A multidisciplinary experts consensus committee of 45 experts was formed, including representatives of patients' associations and users of the health system. The entire guidelines process was conducted independently of any funding. The authors were advised to follow the rules of the Grading of Recommendations Assessment, Development and Evaluation (GRADE®) system to guide assessment of quality of evidence. The potential drawbacks of making strong recommendations in the presence of low-quality evidence were emphasized.
The committee studied 40 questions within 4 fields for symptomatic or asymptomatic women (emergency conditions, gynecological consultation, gynecological diseases, obstetrics, and pregnancy). Each question was formulated in a PICO (Patients, Intervention, Comparison, Outcome) format and the evidence profiles were produced. The literature review and recommendations were made according to the GRADE® methodology.
The experts' synthesis work and the application of the GRADE method resulted in 27 recommendations. Among the formalized recommendations, 17 present a strong agreement, 7 a weak agreement and 3 an expert consensus agreement. Thirteen questions resulted in an absence of recommendation due to lack of evidence in the literature.

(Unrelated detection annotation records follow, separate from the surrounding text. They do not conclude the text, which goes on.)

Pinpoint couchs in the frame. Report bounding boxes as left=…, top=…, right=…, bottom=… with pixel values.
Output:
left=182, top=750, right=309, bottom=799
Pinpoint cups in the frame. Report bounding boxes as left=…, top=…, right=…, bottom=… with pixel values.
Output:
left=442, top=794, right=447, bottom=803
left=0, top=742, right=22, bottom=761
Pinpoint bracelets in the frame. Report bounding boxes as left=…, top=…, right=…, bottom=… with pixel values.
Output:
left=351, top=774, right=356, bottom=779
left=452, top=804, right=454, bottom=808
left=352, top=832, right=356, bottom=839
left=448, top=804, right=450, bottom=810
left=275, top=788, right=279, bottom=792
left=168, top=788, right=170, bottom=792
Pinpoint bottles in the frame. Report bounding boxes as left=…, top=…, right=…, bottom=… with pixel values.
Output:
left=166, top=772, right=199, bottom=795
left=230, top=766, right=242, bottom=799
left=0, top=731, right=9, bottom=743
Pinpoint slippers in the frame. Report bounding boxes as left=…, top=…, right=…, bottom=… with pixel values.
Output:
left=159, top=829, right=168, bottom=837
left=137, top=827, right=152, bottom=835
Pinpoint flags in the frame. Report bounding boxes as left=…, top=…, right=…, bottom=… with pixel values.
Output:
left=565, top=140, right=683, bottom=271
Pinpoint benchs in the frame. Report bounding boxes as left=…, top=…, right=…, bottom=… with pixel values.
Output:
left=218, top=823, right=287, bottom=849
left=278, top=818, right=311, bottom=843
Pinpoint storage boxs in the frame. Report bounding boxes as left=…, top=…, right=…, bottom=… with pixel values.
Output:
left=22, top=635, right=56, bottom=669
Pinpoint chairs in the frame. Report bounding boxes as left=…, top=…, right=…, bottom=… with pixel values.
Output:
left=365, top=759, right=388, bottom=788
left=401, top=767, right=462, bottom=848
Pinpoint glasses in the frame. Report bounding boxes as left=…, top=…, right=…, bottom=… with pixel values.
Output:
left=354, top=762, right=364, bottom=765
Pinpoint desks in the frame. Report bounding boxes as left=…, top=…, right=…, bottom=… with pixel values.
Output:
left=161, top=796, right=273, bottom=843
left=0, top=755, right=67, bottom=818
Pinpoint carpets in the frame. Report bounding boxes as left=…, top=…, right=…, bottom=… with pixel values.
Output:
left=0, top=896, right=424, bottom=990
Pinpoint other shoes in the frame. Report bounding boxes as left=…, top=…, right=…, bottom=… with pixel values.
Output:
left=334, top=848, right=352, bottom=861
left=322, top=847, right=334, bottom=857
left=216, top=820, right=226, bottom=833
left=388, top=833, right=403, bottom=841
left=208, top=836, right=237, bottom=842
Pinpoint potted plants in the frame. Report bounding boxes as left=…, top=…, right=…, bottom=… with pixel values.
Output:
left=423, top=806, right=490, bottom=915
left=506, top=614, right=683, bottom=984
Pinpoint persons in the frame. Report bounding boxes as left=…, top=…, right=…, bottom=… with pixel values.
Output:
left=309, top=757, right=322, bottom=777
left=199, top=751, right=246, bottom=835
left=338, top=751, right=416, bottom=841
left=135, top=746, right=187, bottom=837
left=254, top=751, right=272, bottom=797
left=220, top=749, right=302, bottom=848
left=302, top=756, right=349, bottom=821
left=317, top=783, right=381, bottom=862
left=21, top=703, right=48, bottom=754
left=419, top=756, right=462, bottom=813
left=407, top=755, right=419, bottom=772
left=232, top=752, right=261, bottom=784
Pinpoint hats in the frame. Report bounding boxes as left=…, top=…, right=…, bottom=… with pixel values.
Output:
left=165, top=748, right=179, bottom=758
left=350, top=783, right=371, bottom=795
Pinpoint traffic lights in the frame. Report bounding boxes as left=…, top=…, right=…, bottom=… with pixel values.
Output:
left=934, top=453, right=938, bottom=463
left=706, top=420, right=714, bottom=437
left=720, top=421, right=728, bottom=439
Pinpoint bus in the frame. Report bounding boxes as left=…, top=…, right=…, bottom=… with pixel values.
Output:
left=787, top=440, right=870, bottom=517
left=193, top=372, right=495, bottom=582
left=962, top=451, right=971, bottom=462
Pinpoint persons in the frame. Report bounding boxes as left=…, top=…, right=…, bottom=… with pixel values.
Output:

The need to perform clinical examination in gynecological and obstetrics patients was specified in 27 pre-defined situations based on scientific evidence. More research is required to investigate the benefit in other cases.
为妇产科盆腔临床检查提供指南。
成立了一个由45名专家组成的多学科专家共识委员会,其中包括患者协会代表和卫生系统使用者。整个指南制定过程独立于任何资金支持进行。建议作者遵循推荐评估、制定与评价分级(GRADE®)系统的规则,以指导证据质量评估。强调了在低质量证据情况下做出强烈推荐的潜在弊端。
委员会研究了针对有症状或无症状女性的4个领域(紧急情况、妇科咨询、妇科疾病、产科和妊娠)中的40个问题。每个问题均采用PICO(患者、干预措施、对照、结局)格式进行表述,并生成了证据概要。根据GRADE®方法进行了文献综述并提出了建议。
专家的综合工作以及GRADE方法的应用产生了27条建议。在正式提出的建议中,17条达成了强烈共识,7条达成了微弱共识,3条达成了专家共识。由于文献中缺乏证据,13个问题未给出建议。
基于科学证据,在27种预先定义的情况下明确了对妇产科患者进行临床检查的必要性。在其他情况下,还需要更多研究来探究其益处。